▸ **Description of the task**: Reproduce the following data verbatim, line for line, without any alteration.

Dataset items:
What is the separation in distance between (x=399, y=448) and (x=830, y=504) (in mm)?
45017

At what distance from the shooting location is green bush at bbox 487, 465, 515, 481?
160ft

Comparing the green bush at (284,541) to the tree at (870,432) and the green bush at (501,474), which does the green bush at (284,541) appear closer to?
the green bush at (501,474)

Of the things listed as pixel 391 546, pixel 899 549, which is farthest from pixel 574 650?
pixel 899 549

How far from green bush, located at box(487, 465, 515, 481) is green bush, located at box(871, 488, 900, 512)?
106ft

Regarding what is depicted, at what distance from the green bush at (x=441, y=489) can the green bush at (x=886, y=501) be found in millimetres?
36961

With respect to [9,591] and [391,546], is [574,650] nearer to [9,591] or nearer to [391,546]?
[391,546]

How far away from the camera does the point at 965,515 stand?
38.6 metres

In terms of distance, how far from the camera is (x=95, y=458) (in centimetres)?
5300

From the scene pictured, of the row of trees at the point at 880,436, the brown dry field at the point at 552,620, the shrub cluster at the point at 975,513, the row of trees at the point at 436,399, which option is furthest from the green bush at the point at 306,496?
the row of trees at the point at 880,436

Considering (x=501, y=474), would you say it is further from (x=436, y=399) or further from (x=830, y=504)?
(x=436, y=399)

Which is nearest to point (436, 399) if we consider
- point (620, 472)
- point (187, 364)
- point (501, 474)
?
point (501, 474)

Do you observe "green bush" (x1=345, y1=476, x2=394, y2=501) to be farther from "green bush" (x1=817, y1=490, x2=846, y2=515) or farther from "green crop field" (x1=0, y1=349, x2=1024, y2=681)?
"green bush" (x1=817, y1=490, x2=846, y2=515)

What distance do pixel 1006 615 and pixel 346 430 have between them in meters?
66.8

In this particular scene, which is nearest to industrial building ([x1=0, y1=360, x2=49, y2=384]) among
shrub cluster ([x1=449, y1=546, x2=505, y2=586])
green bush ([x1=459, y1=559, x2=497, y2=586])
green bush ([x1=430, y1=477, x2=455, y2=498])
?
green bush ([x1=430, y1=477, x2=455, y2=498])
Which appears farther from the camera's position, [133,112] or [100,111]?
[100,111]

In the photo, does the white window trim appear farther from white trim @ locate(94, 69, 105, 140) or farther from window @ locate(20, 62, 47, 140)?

▸ **Result for this exercise**:
What is the separation in distance between (x=399, y=448) and (x=830, y=504) (in mm)?
45017

At what distance from the shooting location is green bush at bbox 487, 465, 515, 481?
160ft

Comparing the green bush at (284,541) to the tree at (870,432) and the green bush at (501,474), which does the green bush at (284,541) appear closer to?
the green bush at (501,474)

Of the things listed as pixel 391 546, pixel 899 549, which is farthest from pixel 574 650?
pixel 899 549

How far from green bush, located at box(487, 465, 515, 481) is green bush, located at box(871, 488, 900, 512)?
106ft

Regarding what is depicted, at what distance from the green bush at (x=441, y=489) can the green bush at (x=886, y=501) be found in millimetres?
36961

With respect to [9,591] and [391,546], is [574,650] nearer to [9,591] or nearer to [391,546]?
[391,546]

How far away from the camera does the point at 965,515 stand?
38.6 metres

In terms of distance, how far from the camera is (x=95, y=458) (in centimetres)?
5300

From the scene pictured, of the row of trees at the point at 880,436, the brown dry field at the point at 552,620, the shrub cluster at the point at 975,513, the row of trees at the point at 436,399, which option is furthest from the green bush at the point at 306,496?
the row of trees at the point at 880,436

Considering (x=501, y=474), would you say it is further from (x=436, y=399) or further from (x=830, y=504)?
(x=436, y=399)

Which is nearest to point (436, 399) if we consider
- point (620, 472)
- point (187, 364)
- point (501, 474)
?
point (501, 474)

Do you observe "green bush" (x1=345, y1=476, x2=394, y2=501) to be farther from "green bush" (x1=817, y1=490, x2=846, y2=515) or farther from "green crop field" (x1=0, y1=349, x2=1024, y2=681)?
"green bush" (x1=817, y1=490, x2=846, y2=515)

What distance do pixel 1006 615 and pixel 346 430 have between them in meters?
66.8

In this particular scene, which is nearest to industrial building ([x1=0, y1=360, x2=49, y2=384]) among
shrub cluster ([x1=449, y1=546, x2=505, y2=586])
green bush ([x1=459, y1=559, x2=497, y2=586])
green bush ([x1=430, y1=477, x2=455, y2=498])
?
green bush ([x1=430, y1=477, x2=455, y2=498])
Which appears farther from the camera's position, [133,112] or [100,111]?
[100,111]

In the photo, does the white window trim appear farther from white trim @ locate(94, 69, 105, 140) or farther from window @ locate(20, 62, 47, 140)?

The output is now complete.